ACTIVITY LIST
- 1) In the Snipperclips text, rewrite the part from "SFB Games describe" to "of the Wild.", changing "Wii U" to "Nintendo 3DS".
- 2) According to the Snipperclips text, on what date was Snipperclips Plus released?

TEXT PROVIDED
···
SFB Games describe the development process as cooperative, with both SFB Games and Nintendo working together to conceptualize game design, levels, and art. Although the game was planned to be released for the Wii U, the Nintendo Switch was starting to be rumored and nearing announcement. While they decided what console to release the game on, SFB Games created a version of the game on PC. The team was invited by Nintendo to a conference in 2016 where they revealed the Switch to the developers, showing off info about its features and the Joy-Con controllers. They decided to release the game on the Nintendo Switch due to the Joy-Con controllers and possible abilities for multiplayer. Snipperclips was announced alongside the reveal of the Nintendo Switch, and released as a launch title for the console alongside games such as The Legend of Zelda: Breath of the Wild.

The game's protagonists, Snip and Clip, appear together as a Spirit in Super Smash Bros. Ultimate—a form of collectible that appear as various characters from video game series. An arrangement of various music tracks from the game's first world, titled "Noisy Notebook", also appears as one of the many selectable music tracks for various stages.

===Snipperclips Plus===
An updated version of Snipperclips, titled Snipperclips Plus, was released on November 10, 2017. The updated version adds thirty new levels across two new worlds, a new multiplayer mode, and a new mode allowing players to attempt completed puzzles using randomly shaped bodies. The game was released as a standalone retail product and was also made available as a downloadable content add-on for the original game.
···
DATA
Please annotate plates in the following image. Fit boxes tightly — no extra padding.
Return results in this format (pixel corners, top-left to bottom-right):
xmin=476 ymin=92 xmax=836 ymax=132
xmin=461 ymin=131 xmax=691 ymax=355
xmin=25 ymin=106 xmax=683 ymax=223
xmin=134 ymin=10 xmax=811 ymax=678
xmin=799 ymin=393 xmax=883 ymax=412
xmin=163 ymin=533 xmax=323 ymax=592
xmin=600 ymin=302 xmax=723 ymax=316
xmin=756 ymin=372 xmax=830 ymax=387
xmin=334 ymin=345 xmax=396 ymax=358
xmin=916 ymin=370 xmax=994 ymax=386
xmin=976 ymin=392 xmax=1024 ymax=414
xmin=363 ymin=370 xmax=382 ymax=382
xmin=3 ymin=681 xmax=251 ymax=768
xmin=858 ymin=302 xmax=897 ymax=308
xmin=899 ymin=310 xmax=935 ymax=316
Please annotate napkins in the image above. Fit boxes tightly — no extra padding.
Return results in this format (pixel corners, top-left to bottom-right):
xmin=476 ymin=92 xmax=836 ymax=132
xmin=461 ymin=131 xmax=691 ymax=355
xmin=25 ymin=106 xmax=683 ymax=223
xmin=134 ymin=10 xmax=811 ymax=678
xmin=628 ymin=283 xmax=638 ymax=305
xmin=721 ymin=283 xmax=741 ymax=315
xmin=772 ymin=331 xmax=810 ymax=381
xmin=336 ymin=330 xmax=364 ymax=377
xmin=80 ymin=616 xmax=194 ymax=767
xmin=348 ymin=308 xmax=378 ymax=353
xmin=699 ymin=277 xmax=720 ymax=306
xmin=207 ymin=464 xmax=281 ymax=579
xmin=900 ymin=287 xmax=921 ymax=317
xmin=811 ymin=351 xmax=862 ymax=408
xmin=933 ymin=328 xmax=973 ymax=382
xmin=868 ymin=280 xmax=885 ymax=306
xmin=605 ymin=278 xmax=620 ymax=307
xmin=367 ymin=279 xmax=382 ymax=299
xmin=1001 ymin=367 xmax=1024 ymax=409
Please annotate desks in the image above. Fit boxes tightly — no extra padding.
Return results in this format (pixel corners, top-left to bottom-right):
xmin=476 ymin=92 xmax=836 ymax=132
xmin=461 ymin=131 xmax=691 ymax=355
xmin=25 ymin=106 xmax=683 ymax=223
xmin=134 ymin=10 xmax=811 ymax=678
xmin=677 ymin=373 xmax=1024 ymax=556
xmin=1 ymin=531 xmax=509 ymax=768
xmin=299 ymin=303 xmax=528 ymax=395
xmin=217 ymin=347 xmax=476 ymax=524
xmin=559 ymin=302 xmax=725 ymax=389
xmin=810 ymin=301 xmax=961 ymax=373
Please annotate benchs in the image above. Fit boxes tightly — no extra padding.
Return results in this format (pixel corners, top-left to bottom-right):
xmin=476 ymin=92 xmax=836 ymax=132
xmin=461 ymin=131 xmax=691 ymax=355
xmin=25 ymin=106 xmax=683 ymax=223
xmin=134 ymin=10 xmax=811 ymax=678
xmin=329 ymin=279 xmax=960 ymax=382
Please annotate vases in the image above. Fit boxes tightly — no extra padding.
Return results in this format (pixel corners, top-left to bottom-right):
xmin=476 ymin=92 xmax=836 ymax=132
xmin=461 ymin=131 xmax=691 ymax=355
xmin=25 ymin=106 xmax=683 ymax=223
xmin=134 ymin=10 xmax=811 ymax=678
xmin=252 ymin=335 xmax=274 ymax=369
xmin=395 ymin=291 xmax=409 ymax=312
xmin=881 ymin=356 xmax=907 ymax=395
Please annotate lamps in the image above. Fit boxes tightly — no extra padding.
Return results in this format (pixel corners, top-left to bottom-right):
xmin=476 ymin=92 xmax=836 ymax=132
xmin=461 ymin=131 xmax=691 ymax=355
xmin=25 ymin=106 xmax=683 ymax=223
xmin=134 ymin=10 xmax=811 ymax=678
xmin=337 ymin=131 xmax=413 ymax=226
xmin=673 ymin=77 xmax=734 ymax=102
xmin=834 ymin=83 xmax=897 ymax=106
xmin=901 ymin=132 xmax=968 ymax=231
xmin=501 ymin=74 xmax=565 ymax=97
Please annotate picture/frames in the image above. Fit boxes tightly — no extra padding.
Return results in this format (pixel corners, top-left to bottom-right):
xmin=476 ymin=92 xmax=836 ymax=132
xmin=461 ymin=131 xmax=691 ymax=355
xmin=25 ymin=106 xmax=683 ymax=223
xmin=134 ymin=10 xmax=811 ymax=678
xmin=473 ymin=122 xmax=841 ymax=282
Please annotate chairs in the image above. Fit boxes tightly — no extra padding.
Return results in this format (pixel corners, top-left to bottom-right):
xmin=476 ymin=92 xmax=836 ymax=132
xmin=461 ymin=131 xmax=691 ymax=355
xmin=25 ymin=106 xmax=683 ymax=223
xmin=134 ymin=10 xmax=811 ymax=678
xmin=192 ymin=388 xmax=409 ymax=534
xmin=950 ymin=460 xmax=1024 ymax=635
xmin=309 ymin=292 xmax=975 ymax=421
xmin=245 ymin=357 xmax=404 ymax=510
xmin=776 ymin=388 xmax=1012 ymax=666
···
SOLUTIONS
- 1)
SFB Games describe the development process as cooperative, with both SFB Games and Nintendo working together to conceptualize game design, levels, and art. Although the game was planned to be released for the Nintendo 3DS, the Nintendo Switch was starting to be rumored and nearing announcement. While they decided what console to release the game on, SFB Games created a version of the game on PC. The team was invited by Nintendo to a conference in 2016 where they revealed the Switch to the developers, showing off info about its features and the Joy-Con controllers. They decided to release the game on the Nintendo Switch due to the Joy-Con controllers and possible abilities for multiplayer. Snipperclips was announced alongside the reveal of the Nintendo Switch, and released as a launch title for the console alongside games such as The Legend of Zelda: Breath of the Wild.

- 2) November 10, 2017